Karakterimiz mağaradan çıkarken giren animasyonlar sırasında düşmanın saldırması ve kontrol bize geçene kadar ölmemiz gibi ufak tefek sinir bozucu durumlar da mevcut olsa da, yukarıda bahsettiğim dışında ciddi bir problem ile karşılaşmadım.
Sonuç
From Software oyunlarının açtığı yolda, hem Souls serilerini takip eden hem de kendinden bir şeyler katarak karşımıza çıkan Mortal Shell, iyi bir oyun souls-like oyunu olmayı başarmış. Tamamen yeni ve orjinal bir oyun dememiz mümkün değil. Oyun biraz kısa, eğer etraftaki şeyler ile oyalanmazsanız maksimum 7 saatte bitiyor. Mekanlar ile ilgili sıkıntımı da dile getirdim. Multiplayer olmaması bazı oyuncular için bir eksi gibi gözükebilir. Ama bu oyunun 2017 yılında kurulmuş bir stüdyo tarafından yapılan bağımsız bir marka olduğunu unutmamak gerekiyor.

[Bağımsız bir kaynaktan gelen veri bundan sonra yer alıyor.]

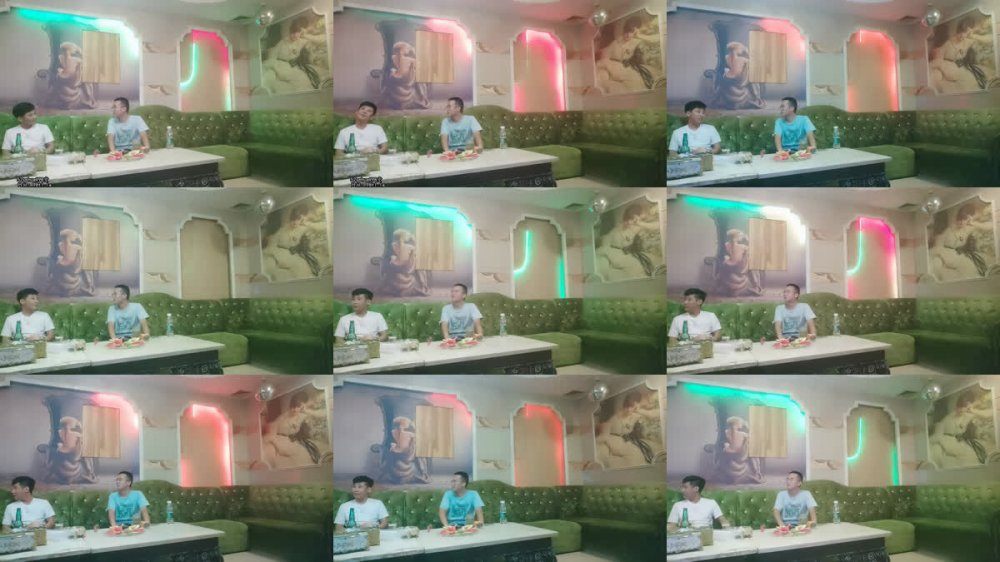 【AI增強】20210702_[原版]歌廳探花陳先生_約兩美女，兄弟一起沙發唱歌啪啪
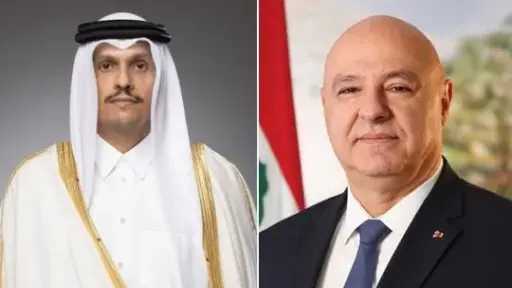 قطر: اتصال رباعي مع رئيس لبنان استعرض جهود... قطر: اتصال رباعي مع رئيس لبنان استعرض جهود تعزيز الالتزام بوقف إطلاق النار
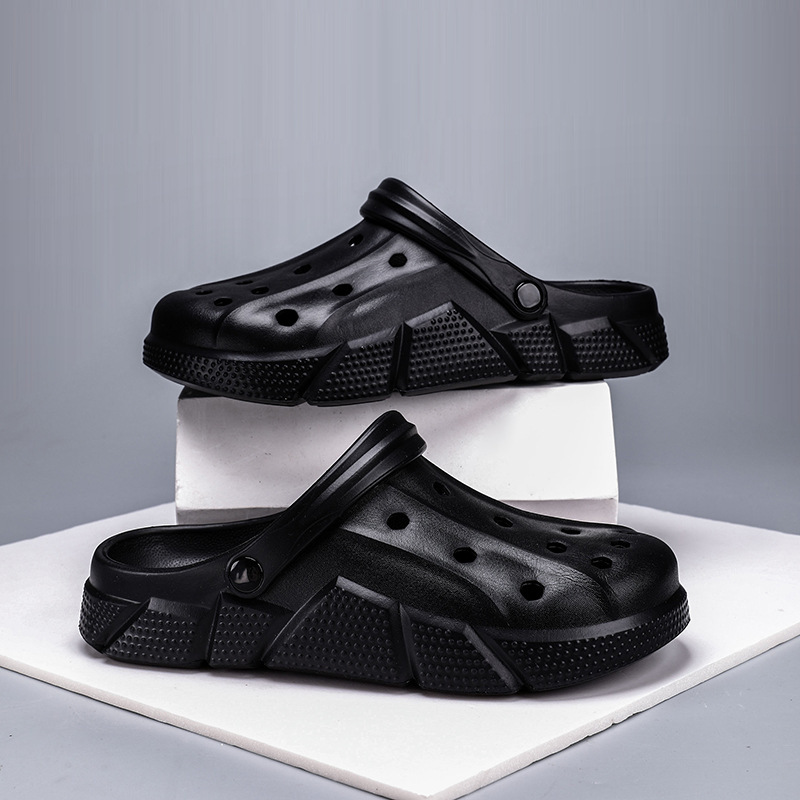 Zapatos para hombres de verano nueva pareja pisar mierda sensación zapatillas EVA para mujeres al aire libre ocio dos zapatos de playa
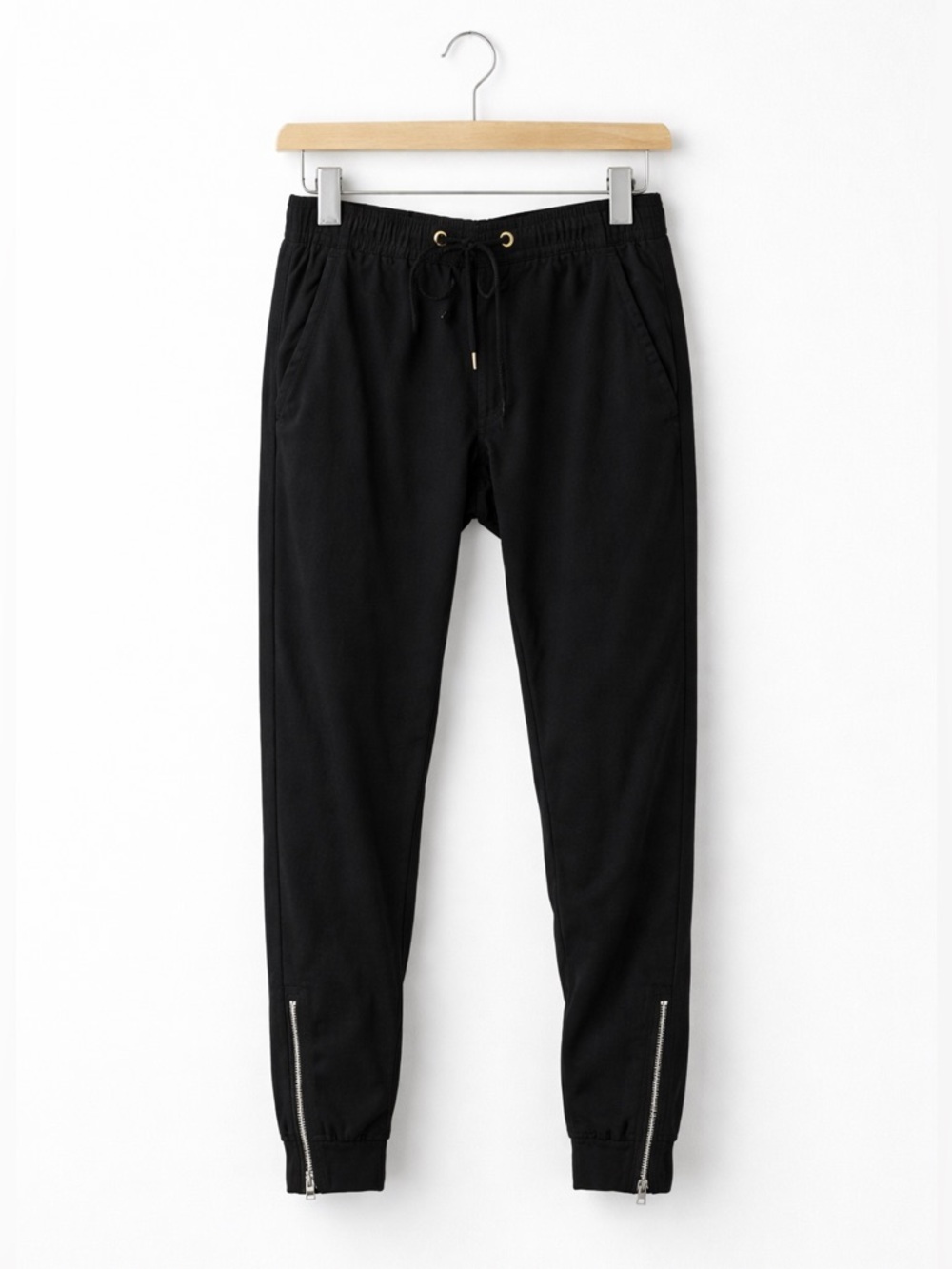 Kuwalla Tee Black Twill Jogger Pants Zip Ankle Drawstring Unisex Size S The Boys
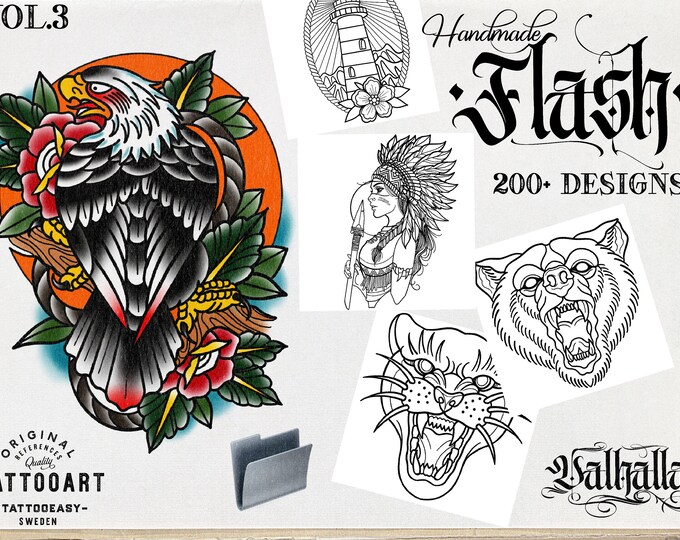 Tattoo flash Artist’s favorite vol.3 200+ images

Lords of the Fallen gibi oyunların başaramadığı “Dark Souls gibi ama farklı ve güzel bir oyun” hissiyatını veriyor. Şimdiye kadar çıkmış çoğu souls-like oyununu oynamış birisi olarak, kendi orjinal özelliklerini de barındıran en iyi Dark Souls kopyası olduğunu söyleyebilirim. Bu oyunun başarısı, geliştirici ekibin ileride çok daha güzel işler çıkarabilecek kapasitede olduğunu gösteriyor.